Fire = Action! There is never the perfect moment to act, so it is best to be in the habit of acting. Innovators need to keep their followers in motion. It is a universal principal that new pathways open up when we stay in action. Opportunities open up when communication with other people is frequent. Having vision helps us be aware of opportunities and to not filter them out. In this fast-paced world we need to learn to fire first (act) and ask questions (curiously) later. When innovators have their organizations in action, speed and time is less of an enemy. It is easier to reshape, reinvent and reinvigorate our organizations when they are in motion then when we are fighting the specific gravity of inertia. Growth is found in action. When we have made our followers ready they are alert, aligned and hungry. Nothing could be more demoralizing than inaction.
Mobilizing
The Anticipate, Mobilize & Swarm model is a cycling loop of alignment, action, adjustment, and anticipation. Effective alignment operates on three levels:
- Internal
- Relational
- Organizational
Internal or self-alignment increases the innovator’s ability to embody his or her vision or goals; a high level of personal alignment yields the charisma, congruence and vision that inspire followers to act effectively. Alignment of relationships forges coalitions amongst followers to get the job done; the focus on alignment is far more powerful than just concentrating on the task itself. The power in such alignment and the key to getting people to follow is to first understand what they want and where they want to go. The wider organizational alignment links culture to mission and values. Developing and nurturing culture is what frees followers to swarm unimpeded, resulting in extraordinary and practical creativity.
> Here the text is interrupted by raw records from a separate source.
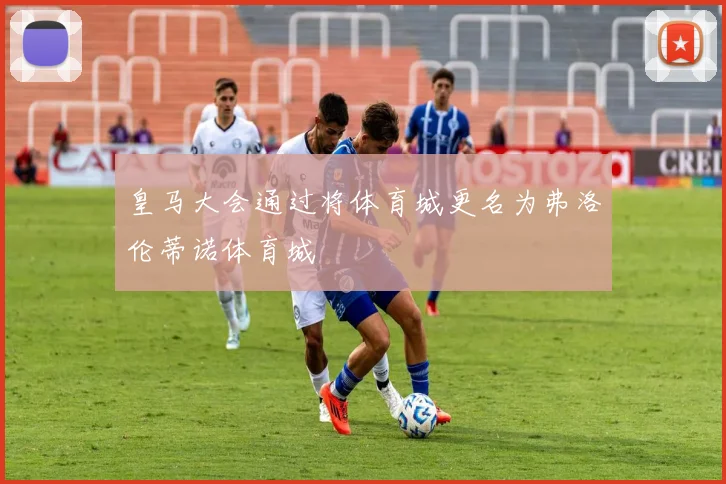皇马大会通过将体育城更名为弗洛伦蒂诺体育城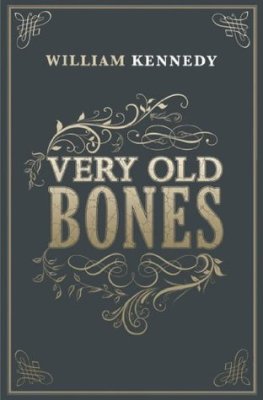 William Kennedy - Very Old Bones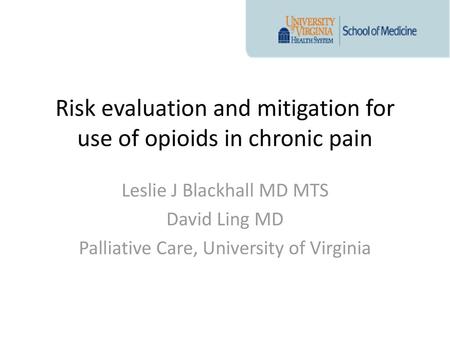 Risk evaluation and mitigation for use of opioids in chronic pain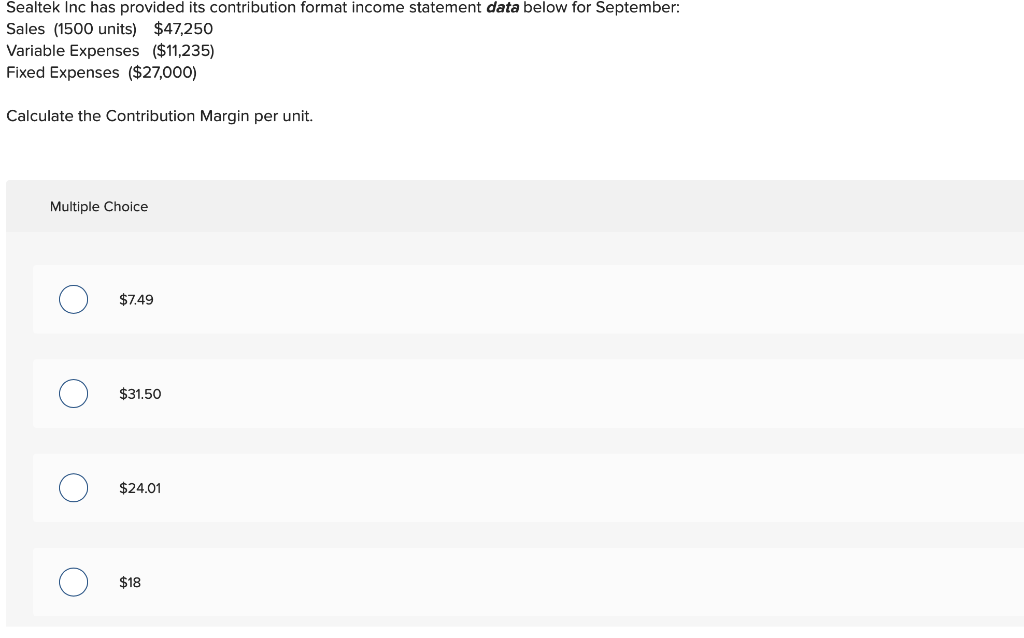 Sealtek Inc has provided its contribution format income statement data below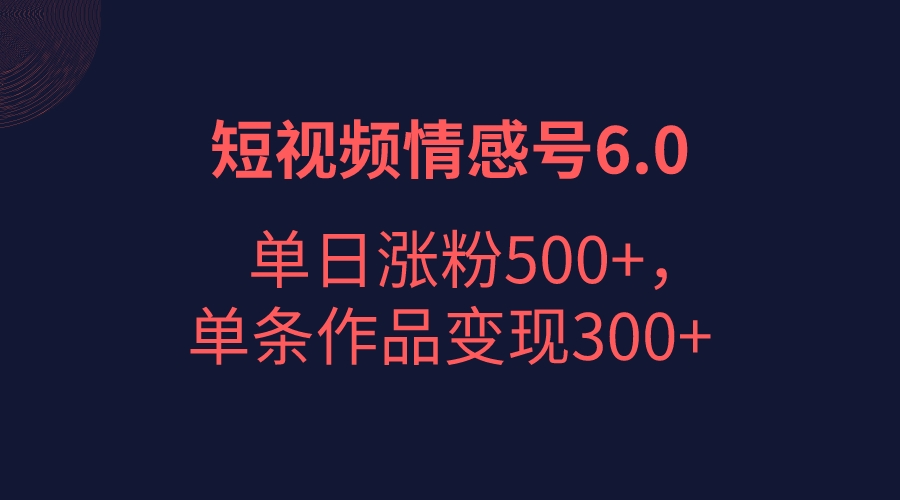 短视频情感项目6.0，单日涨粉以5000+，单条作品变现300+-千城资源网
As innovators our vision will differ from others who are looking at the same map - - we are moving forward beyond what people are currently familiar and comfortable with. Henry Kissinger once said "the task of the leader is to get his people from where they are to where they have not been". Our clarity of purpose spreads to our followers as we ask them what their activities achieve for those whom they serve. When creativity is channeled through what they do best, amazing innovation can happen.
Just start by thinking about redundancy. The dominance of the next quarter’s numbers (and the “bottom line”) tend to drive us to efficiency, not effectiveness, and so redundancy can all too easily become targeted as a cost-cutting measure. Grab a pen and write down how redundancy can offer flexibility, mobility and great innovation power to take advantage of emerging opportunities.